Hesse bleibt Verbandspräsidentin
Ebenso wie Blank schickte auch Hesse dem geschassten Geschäftsführer ein Lob hinterher. "Das Land verliert einen bundesweit und auch international angesehenen Fachmann." Eigene Konsequenzen schloss Hesse bisher aus. Die Landtagspräsidentin, die ihr Tourismus-Ehrenamt auch für Werbereisen nach New York nutzte, meinte ebenso wie Minister Blank, jetzt müsse nach vorn geblickt werden. Die Opposition im Landtag forderte dagegen eine kritische Rückschau. Zu klären sei, warum das Ministerium den Verband mit seiner Strafanzeige wegen angeblichen Fördermittel-Missbrauchs in eine Schieflage gebracht hat. Das Ministerium sei doch die Aufsichtsbehörde gewesen, da hätten die Abrechnungen vorliegen müssen, da habe man doch Bescheid gewusst, so die Grünen-Abgeordnete Jutta Wegner.
Opposition bohrt nach
Ähnlich fragte CDU-Fraktionschef Daniel Peters: "Warum diese Art und Weise mit Einschaltung der Staatsanwaltschaft, mit dem Schassen des Geschäftsführers, mit dem klaren Ziel des Abwickelns des Tourismusverbandes. Das ist keine Wertschätzung." CDU, Grüne und FDP wollen zur Aufklärung eigens einen Unterausschuss im Wirtschaftsausschuss gründen lassen, auch die AfD hatte den ins Spiel gebracht. Die SPD-Fraktion meinte, der Wirtschaftsausschuss sei dafür der richtige Ort. Sie verweist auf eine Expertenanhörung am 8. Mai im Landtag.

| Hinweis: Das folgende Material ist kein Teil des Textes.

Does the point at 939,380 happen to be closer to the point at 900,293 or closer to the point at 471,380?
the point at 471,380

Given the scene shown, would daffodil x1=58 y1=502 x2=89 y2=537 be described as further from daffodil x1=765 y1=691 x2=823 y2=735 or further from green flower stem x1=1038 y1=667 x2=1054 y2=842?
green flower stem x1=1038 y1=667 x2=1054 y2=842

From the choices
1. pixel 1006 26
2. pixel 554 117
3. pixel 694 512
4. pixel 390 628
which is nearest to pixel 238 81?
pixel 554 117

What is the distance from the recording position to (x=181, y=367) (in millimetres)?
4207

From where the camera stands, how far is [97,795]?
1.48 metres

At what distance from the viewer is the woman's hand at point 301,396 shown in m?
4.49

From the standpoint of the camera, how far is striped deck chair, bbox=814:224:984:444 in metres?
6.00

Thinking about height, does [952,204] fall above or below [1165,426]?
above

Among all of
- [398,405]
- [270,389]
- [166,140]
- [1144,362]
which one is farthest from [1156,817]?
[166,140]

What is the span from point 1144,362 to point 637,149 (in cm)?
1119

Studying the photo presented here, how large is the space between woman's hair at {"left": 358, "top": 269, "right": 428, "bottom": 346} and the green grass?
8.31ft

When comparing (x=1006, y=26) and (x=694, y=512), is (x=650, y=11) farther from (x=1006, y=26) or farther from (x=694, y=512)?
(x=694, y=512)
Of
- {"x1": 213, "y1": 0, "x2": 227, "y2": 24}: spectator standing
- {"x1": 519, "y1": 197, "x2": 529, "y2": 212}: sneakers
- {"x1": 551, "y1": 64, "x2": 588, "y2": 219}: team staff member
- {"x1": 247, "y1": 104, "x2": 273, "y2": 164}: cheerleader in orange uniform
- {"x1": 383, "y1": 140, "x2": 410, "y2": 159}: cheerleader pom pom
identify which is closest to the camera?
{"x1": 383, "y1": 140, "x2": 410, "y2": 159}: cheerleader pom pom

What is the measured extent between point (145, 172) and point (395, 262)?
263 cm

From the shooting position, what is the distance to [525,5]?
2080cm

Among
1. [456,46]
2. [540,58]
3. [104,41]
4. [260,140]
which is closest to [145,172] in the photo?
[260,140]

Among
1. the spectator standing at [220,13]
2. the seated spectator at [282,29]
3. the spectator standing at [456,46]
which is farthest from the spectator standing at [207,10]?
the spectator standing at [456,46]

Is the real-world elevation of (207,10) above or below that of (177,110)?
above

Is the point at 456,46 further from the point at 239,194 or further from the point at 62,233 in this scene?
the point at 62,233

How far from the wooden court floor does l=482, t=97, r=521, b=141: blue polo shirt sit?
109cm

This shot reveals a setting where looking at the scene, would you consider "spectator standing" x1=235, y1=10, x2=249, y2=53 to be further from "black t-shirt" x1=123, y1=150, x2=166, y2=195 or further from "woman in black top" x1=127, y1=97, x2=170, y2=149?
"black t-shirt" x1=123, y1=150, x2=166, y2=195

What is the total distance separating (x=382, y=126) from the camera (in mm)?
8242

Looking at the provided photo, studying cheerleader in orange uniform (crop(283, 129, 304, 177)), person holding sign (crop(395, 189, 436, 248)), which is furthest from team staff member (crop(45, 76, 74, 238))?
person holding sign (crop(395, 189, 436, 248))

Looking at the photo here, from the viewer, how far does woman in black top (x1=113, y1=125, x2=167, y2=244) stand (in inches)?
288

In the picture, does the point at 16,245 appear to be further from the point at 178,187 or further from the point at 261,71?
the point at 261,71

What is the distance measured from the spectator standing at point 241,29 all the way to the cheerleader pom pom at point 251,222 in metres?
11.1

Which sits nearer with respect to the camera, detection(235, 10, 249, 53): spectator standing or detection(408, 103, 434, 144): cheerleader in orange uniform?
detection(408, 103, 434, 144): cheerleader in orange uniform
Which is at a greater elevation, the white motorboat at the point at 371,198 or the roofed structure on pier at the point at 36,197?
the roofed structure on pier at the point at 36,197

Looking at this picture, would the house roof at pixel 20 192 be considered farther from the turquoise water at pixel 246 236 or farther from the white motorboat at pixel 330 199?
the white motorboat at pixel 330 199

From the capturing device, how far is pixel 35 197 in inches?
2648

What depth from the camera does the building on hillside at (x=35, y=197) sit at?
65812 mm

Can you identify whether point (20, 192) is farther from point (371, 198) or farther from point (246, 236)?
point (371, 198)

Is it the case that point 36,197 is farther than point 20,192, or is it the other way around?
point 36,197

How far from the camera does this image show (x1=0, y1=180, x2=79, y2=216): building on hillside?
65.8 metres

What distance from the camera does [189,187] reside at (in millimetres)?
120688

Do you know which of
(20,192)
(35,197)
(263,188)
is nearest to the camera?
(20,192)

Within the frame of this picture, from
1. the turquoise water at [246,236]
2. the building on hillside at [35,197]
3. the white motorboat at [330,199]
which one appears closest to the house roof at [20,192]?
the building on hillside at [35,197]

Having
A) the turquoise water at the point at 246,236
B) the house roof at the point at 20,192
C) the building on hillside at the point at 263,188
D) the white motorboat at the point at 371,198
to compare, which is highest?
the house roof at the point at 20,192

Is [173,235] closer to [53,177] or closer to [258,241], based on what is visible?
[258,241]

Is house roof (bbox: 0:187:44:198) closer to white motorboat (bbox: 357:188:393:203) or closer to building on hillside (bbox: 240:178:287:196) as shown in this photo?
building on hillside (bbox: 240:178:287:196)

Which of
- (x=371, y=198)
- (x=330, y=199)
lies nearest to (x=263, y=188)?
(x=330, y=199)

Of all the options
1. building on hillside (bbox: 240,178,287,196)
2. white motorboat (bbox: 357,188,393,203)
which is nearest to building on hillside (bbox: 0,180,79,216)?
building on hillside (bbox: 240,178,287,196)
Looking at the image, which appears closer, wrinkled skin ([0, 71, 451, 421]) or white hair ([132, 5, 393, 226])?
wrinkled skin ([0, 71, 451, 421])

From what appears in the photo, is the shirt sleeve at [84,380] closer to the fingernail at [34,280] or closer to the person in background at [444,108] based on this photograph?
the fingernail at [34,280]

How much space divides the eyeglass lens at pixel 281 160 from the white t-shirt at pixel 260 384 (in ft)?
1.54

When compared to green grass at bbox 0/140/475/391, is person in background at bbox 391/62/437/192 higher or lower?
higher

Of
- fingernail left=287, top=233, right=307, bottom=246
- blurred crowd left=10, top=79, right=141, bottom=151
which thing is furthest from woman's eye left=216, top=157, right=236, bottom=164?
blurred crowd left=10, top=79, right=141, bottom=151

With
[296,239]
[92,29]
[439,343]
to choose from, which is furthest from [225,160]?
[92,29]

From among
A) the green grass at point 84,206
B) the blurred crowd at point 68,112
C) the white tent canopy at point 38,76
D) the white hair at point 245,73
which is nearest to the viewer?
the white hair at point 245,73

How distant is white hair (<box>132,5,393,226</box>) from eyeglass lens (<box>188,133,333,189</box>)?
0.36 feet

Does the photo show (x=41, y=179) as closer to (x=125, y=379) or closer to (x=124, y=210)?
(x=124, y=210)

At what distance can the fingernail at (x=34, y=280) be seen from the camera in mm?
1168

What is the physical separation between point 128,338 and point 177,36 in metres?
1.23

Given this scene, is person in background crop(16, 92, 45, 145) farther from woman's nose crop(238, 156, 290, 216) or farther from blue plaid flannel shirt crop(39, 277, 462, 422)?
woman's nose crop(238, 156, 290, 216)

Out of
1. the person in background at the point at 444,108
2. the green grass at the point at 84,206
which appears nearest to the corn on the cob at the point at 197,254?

Wer wird Tourismusbeauftragter?
Bis dahin dürften die Dinge weiter in der Schwebe bleiben. Offen ist auch, ob der Posten des Tourismusbeauftragten des Landes wieder besetzt wird. Das Ministerium wollte sich dazu auf Anfrage nicht äußern. Auch dieses Amt gibt Woitendorf ab, er sollte die Tourismuspolitik koordinieren. Die Stelle hatten SPD und Linke in ihrem Koalitionsvertrag vorgesehen. Ministerpräsidentin Manuela Schwesig (SPD) hatte Woitendorf bei seiner Ernennung 2022 noch in höchsten Tönen gelobt. Er genieße "hohes Ansehen auch in der Landespolitik", sagte sie damals. In die aktuellen Vorgänge war ihre Staatskanzlei zwar eingebunden, Schwesig hat sich dazu aber bisher nicht geäußert. Sie war mit den Koalitionsgesprächen in Berlin beschäftigt.